## [Work order]
Here the job is to copy the data exactly and to exclude every image from it.

-- Dataset follows --

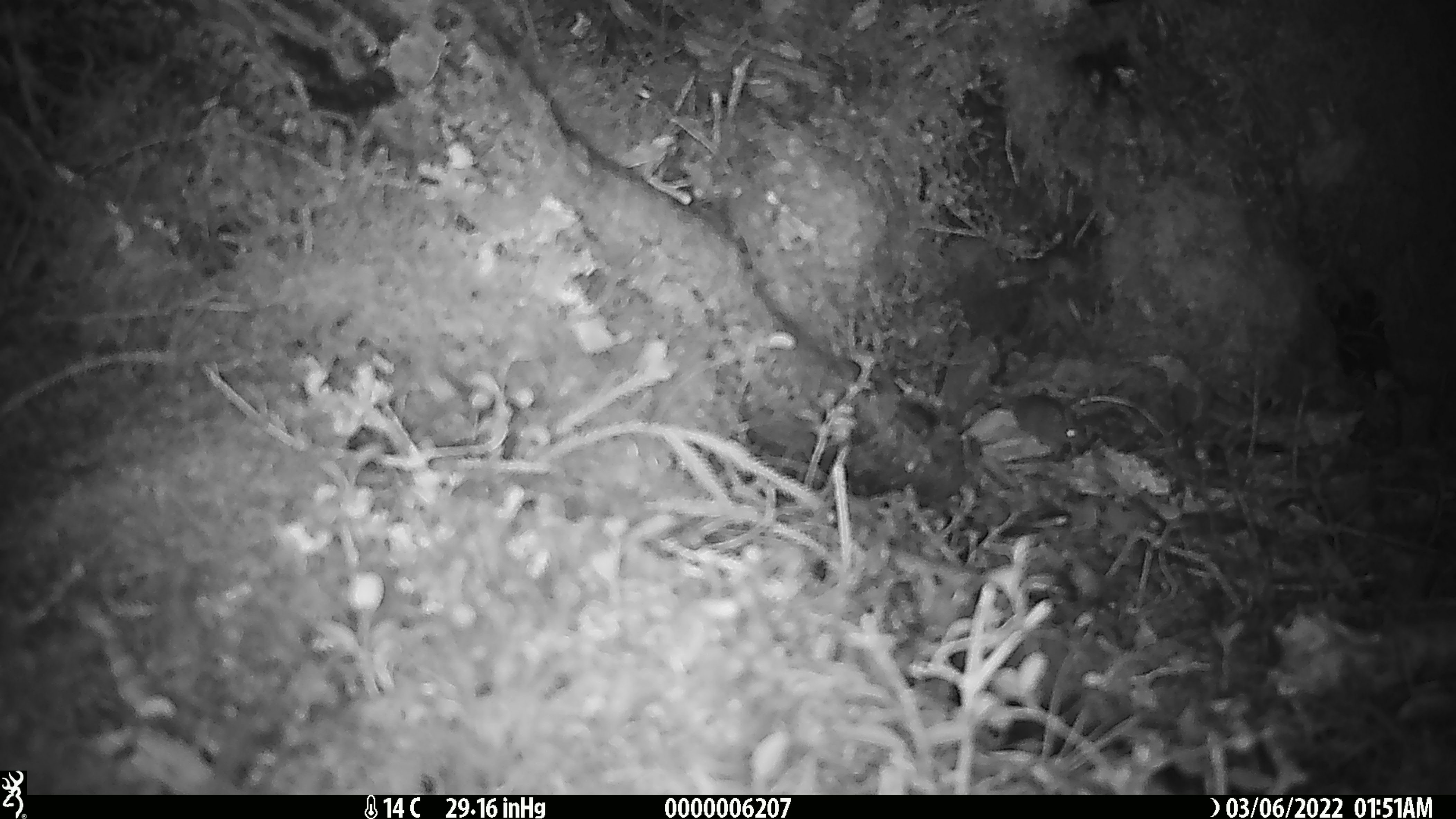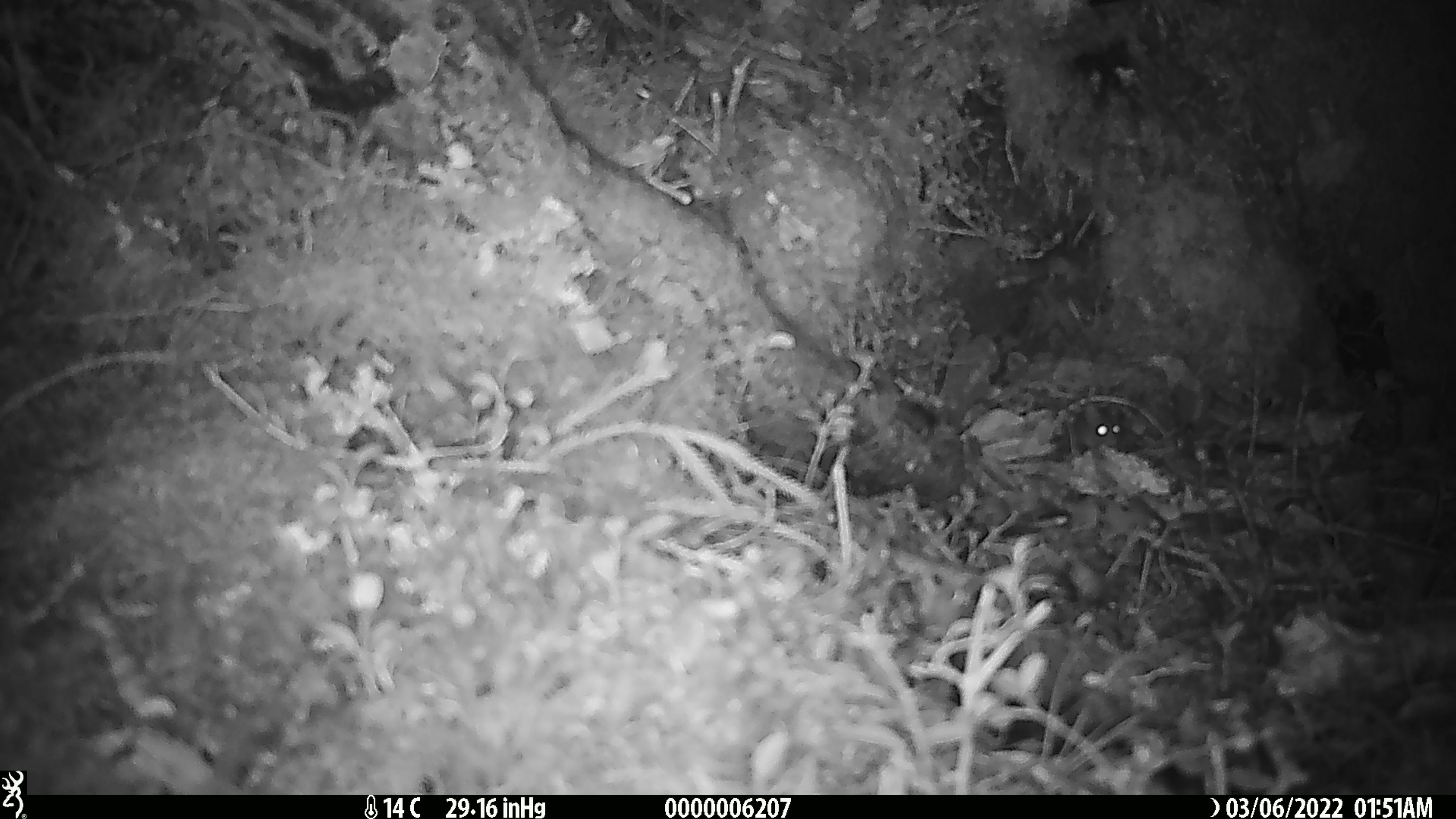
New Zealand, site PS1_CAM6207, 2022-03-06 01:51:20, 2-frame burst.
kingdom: Animalia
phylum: Chordata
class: Mammalia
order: Rodentia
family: Muridae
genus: Mus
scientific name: Mus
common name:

-- Dataset concluded --

## [Expected answer]
New Zealand, site PS1_CAM6207, 2022-03-06 01:51:20, 2-frame burst.
kingdom: Animalia
phylum: Chordata
class: Mammalia
order: Rodentia
family: Muridae
genus: Mus
scientific name: Mus
common name:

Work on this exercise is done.